__Tasks and exercises__.
A: Name the sources of income that the gross income tax headnotes say a single taxpayer may receive income from.
B: According to the gross income tax headnotes, at what rate is all income taxed if the taxpayer does not segregate the sources of its income?
C: Transcribe the part of the gross income tax headnotes starting with "1. TAXATION —" and going on through "received. p. 349.".

__Text block__.
▬▬▬▬▬▬▬▬▬▬

Filed December 22, 1971. Rehearing denied January 24, 1972. Transfer denied May 1, 1972.
1. TAXATION — Indiana Gross Income Tax Act — Source of Income — Tax Rate. — Under the Indiana Gross Income Tax Act, the general character of the taxpayer is not, in itself, controlling. A single taxpayer may receive part of its income from manufacturing, part of its income from wholesaling, and part of its income from retailing. All income will be taxed at the highest applicable rate unless the taxpayer segregates the sources of its income. If such segregation exists, then three different rates may apply. The rate does not depend upon the business in which the taxpayer is primarily engaged, but upon the activity from which each item of his gross income is received. p. 349.
2. WORDS AND PHRASES — "Stocks of Groceries" — I.C. 1971, 6-2-1-1. — Meat may be included within the meaning of "stocks of groceries" as referred to in I.C. 1971, 6-2-1-1. p. 352.
3. TAXATION — Indiana Gross Income Tax Act. — The gross earnings tax may be paid if one sells stock of any specified category, namely, (1) groceries, (2) groceries and tobacco products, (3) groceries, tobacco products, and expendable household supplies, or (4) groceries and expendable household supplies, and it is not required that one sell items from all categories. p. 354.

▬▬▬▬▬▬▬▬▬▬

__Data lines__.
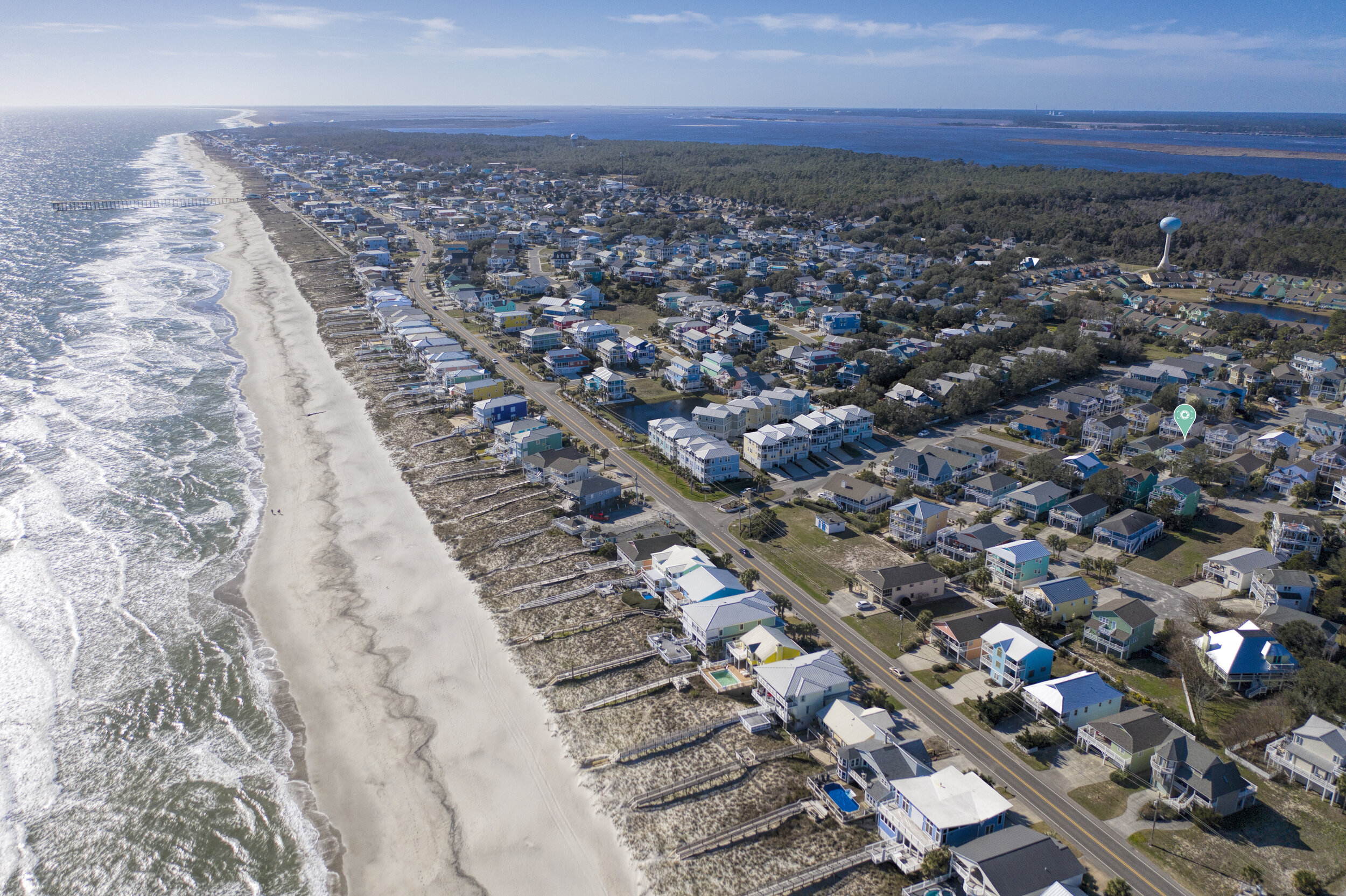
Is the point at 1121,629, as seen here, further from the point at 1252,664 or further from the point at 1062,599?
the point at 1252,664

▬▬▬▬▬▬▬▬▬▬

__Answers to the exercises__.
A: Manufacturing, wholesaling, and retailing.

B: At the highest applicable rate.

C:
1. TAXATION — Indiana Gross Income Tax Act — Source of Income — Tax Rate. — Under the Indiana Gross Income Tax Act, the general character of the taxpayer is not, in itself, controlling. A single taxpayer may receive part of its income from manufacturing, part of its income from wholesaling, and part of its income from retailing. All income will be taxed at the highest applicable rate unless the taxpayer segregates the sources of its income. If such segregation exists, then three different rates may apply. The rate does not depend upon the business in which the taxpayer is primarily engaged, but upon the activity from which each item of his gross income is received. p. 349.